PROBLEMS TO SOLVE:
1. Reproduce a portion of the article on the border shelters word for word, starting at the words "Even though the" and stopping after the words "of military bases.".
2. Decide whether each statement agrees with the article on the border shelters. Answer yes or no for each and quote the deciding words. (a) The South Texas shelters will be run by private detention contractors. (b) Department spokespersons gave the exact locations of the South Texas shelters. (c) More unaccompanied children arrived at the Southwest Border in fiscal year 2015 than in 2014.
3. In one to three sentences, explain why the article on the border shelters says the recent rise in unaccompanied minors raised concern.
*** EXTRACT ***
Feds Prepping for a Tidal Wave of Illegals

Federal officials have opened two 1,000 bed shelters in South Texas and have asked for the Pentagon’s help to prepare 5,000 more beds for an expected tidal wave of illegals heading for the U.S. border.Unaccompanied-Minors-png

The number of unaccompanied minors arriving at the state’s southern border in late summer began to tick unexpectedly upward, breaking from typical seasonal trends and raising concerns of an influx like that of summer 2014, when tens of thousands of Central American kids sought refuge in Texas.

Even though the number of migrants has fallen off from the massive numbers in the summer of 2014, recent trends indicate a new wave may be emerging.

Various department spokespersons were unable to say precisely where the South Texas shelters would be or what they would entail. Like other similar facilities, they will be run by private detention contractors, though a cost estimate was unavailable. Texas currently has two federally operated detention centers for migrant women and children who seek asylum.

A Defense Department spokesman said the Pentagon had received the HHS request, and, if the need arises, was exploring options for housing unaccompanied children in vacant quarters of military bases.

Should that need occur, he said, HHS will coordinate all administrative efforts, including transportation, feeding and medical needs. During the migration surge of summer 2014, he said, unaccompanied children were housed at Lackland Air Force Base in San Antonio, as well as bases in Oklahoma and California.

Law requires the Border Patrol to hand over children from Central American countries to HHS, which must shelter them while they await immigration proceedings. The 34,000 unaccompanied children who arrived at the nation’s Southwest Border in fiscal year 2015 were less than the 58,000 who arrived in 2014. However, recent months saw an increase during a period that normally sees a decrease, raising questions about whether a new trend is developing.
*** End of EXTRACT ***
*** INFORMATION ***
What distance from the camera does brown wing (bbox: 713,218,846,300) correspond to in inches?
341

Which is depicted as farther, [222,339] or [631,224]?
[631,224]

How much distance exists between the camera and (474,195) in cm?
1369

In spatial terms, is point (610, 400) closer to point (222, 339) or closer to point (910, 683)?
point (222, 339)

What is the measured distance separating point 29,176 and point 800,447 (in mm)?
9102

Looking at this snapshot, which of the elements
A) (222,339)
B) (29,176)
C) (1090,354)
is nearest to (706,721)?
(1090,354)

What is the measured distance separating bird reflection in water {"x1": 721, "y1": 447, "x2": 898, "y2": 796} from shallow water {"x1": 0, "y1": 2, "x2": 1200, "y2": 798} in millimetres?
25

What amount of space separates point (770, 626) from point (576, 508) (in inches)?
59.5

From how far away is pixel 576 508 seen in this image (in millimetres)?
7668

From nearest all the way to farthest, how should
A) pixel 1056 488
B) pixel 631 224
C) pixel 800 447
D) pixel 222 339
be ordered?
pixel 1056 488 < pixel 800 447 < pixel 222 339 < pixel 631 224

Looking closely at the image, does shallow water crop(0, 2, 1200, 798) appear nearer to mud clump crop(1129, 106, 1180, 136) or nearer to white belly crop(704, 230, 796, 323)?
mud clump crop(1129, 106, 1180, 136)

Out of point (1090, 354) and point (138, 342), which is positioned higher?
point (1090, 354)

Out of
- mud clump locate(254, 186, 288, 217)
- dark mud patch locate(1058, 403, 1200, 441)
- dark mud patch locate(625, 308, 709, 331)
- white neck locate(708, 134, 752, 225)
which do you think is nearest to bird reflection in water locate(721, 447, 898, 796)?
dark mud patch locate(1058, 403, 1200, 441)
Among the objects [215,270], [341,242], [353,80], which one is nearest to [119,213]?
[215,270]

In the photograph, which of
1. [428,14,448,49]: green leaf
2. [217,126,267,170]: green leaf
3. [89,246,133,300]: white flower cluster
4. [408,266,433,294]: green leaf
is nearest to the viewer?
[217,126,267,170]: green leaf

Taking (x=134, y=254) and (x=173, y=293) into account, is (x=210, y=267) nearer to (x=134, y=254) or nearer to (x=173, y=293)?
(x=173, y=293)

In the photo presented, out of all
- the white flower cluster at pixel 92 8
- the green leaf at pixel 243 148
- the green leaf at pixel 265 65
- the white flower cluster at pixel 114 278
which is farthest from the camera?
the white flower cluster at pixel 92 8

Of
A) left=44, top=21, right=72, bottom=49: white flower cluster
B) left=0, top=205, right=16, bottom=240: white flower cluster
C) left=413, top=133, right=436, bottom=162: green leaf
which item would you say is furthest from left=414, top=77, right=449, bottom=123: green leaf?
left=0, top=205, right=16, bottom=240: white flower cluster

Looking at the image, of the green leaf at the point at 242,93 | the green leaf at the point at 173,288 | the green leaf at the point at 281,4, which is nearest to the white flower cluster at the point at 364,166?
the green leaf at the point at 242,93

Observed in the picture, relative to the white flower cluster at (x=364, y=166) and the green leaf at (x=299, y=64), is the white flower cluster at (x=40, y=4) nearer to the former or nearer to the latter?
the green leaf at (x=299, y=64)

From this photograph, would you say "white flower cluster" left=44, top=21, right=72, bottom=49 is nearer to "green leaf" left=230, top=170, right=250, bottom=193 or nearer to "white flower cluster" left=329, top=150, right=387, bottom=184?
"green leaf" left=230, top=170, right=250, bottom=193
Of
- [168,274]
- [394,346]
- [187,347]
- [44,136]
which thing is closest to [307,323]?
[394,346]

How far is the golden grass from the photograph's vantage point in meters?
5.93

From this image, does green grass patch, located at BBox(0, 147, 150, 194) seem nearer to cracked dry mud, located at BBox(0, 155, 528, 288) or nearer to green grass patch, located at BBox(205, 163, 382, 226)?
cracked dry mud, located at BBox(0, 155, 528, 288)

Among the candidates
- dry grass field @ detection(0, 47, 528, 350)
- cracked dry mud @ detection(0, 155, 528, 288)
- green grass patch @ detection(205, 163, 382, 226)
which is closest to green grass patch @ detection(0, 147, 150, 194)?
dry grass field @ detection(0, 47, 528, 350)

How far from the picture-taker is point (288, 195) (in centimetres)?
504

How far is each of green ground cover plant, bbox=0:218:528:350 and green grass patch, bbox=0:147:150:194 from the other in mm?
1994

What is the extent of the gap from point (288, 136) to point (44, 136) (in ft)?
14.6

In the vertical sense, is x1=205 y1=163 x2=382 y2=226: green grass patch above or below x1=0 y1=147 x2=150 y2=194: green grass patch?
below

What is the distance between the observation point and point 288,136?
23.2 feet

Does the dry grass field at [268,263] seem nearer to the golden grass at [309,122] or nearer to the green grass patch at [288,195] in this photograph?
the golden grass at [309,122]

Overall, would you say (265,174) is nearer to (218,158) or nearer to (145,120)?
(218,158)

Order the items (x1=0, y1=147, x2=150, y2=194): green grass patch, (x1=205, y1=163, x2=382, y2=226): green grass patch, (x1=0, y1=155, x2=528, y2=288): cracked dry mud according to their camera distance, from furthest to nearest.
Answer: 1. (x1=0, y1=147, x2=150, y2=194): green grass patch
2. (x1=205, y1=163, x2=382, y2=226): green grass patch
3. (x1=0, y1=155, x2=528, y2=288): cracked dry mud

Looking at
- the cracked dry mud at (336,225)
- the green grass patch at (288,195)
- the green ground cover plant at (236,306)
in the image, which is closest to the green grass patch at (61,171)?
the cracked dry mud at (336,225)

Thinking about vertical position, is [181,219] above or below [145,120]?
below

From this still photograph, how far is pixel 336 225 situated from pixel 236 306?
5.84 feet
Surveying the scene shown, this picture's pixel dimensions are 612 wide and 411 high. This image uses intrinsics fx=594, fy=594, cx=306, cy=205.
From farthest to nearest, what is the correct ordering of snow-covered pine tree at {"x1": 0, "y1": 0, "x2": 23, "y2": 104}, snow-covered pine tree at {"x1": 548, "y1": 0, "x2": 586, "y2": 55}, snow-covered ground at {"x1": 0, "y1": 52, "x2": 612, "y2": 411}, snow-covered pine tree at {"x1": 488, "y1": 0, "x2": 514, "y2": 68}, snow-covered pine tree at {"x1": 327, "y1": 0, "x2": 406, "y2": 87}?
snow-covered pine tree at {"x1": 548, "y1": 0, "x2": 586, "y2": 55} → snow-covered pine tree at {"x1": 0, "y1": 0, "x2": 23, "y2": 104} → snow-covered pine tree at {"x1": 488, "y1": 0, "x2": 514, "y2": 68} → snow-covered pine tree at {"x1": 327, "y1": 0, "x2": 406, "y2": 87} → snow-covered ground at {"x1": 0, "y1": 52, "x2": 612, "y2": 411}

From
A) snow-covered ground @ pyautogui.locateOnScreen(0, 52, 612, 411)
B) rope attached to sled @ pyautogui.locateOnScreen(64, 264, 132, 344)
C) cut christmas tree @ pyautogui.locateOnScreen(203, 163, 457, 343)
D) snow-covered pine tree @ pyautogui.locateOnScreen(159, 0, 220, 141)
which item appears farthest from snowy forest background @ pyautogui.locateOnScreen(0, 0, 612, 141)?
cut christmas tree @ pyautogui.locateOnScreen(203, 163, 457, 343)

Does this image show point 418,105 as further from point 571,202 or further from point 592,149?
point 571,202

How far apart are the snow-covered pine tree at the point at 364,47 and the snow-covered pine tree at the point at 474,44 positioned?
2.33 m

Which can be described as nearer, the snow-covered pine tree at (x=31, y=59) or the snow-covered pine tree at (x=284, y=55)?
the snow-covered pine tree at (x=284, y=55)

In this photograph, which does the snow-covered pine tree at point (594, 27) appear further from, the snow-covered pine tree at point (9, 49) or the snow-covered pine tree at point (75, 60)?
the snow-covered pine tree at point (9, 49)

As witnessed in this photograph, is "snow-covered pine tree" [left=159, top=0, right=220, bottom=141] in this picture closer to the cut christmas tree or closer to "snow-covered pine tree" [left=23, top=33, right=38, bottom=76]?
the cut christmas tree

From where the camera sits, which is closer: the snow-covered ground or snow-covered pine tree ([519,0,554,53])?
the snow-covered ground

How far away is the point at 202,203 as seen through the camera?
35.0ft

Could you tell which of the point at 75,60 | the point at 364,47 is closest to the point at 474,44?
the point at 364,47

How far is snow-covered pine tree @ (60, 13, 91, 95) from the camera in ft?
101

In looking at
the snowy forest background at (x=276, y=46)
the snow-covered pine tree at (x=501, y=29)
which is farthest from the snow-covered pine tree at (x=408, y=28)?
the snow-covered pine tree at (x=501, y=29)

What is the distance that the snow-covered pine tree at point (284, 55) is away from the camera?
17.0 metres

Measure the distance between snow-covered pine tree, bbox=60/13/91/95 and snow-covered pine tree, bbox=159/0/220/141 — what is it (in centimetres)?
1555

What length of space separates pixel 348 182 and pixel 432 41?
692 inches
*** End of INFORMATION ***
TASK RESULTS:
1.
Even though the number of migrants has fallen off from the massive numbers in the summer of 2014, recent trends indicate a new wave may be emerging.

Various department spokespersons were unable to say precisely where the South Texas shelters would be or what they would entail. Like other similar facilities, they will be run by private detention contractors, though a cost estimate was unavailable. Texas currently has two federally operated detention centers for migrant women and children who seek asylum.

A Defense Department spokesman said the Pentagon had received the HHS request, and, if the need arises, was exploring options for housing unaccompanied children in vacant quarters of military bases.

2.
(a) Yes: "they will be run by private detention contractors"
(b) No: "Various department spokespersons were unable to say precisely where the South Texas shelters would be"
(c) No: "The 34,000 unaccompanied children who arrived at the nation’s Southwest Border in fiscal year 2015 were less than the 58,000 who arrived in 2014."

3. The rise came in late summer, during a period that normally sees a decrease, and so broke from typical seasonal trends. This raised concerns of an influx like that of summer 2014 and questions about whether a new trend is developing.